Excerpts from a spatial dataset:

------------------------------------

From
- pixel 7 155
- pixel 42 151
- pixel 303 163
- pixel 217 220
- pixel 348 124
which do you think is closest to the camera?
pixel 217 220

------------------------------------

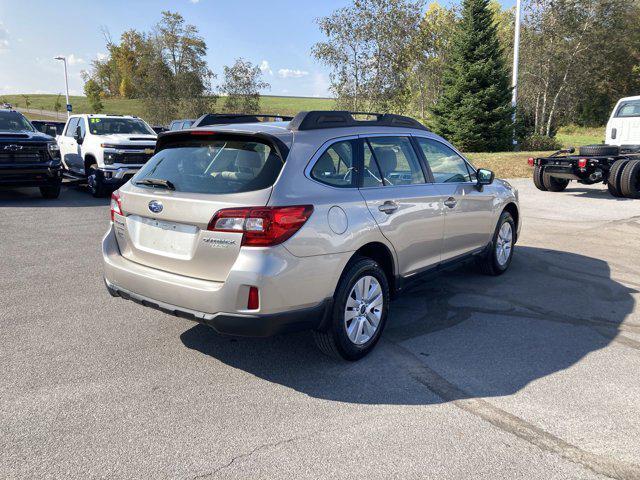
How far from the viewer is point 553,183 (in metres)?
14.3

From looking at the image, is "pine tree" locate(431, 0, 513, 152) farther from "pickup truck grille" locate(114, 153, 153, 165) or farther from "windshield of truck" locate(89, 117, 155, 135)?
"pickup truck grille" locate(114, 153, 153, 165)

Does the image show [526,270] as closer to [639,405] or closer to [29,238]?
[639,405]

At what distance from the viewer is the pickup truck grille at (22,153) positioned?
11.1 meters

------------------------------------

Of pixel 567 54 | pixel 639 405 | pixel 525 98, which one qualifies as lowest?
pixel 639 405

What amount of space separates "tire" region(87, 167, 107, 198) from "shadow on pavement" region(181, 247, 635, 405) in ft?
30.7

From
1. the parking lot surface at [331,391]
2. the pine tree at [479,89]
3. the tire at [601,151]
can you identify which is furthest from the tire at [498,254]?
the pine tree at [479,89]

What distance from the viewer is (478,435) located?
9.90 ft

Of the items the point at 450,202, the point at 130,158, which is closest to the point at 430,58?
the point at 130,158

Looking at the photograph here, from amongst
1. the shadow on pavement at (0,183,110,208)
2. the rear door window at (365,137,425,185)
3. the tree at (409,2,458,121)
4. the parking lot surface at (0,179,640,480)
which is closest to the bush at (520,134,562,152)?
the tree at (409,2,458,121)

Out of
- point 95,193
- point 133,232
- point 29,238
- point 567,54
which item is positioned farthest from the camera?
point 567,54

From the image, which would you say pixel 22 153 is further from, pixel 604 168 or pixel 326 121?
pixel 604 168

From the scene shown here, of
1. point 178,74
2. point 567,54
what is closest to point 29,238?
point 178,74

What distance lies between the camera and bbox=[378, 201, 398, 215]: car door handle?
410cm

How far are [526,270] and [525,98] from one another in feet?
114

------------------------------------

## Your task
Please report each line in the items above that contains the string "shadow". Treat uppercase and lowercase letters as different.

## Final result
What amount of space separates "tire" region(87, 167, 107, 198) from "shadow on pavement" region(181, 247, 635, 405) in ft?
1. the shadow on pavement at (0,183,110,208)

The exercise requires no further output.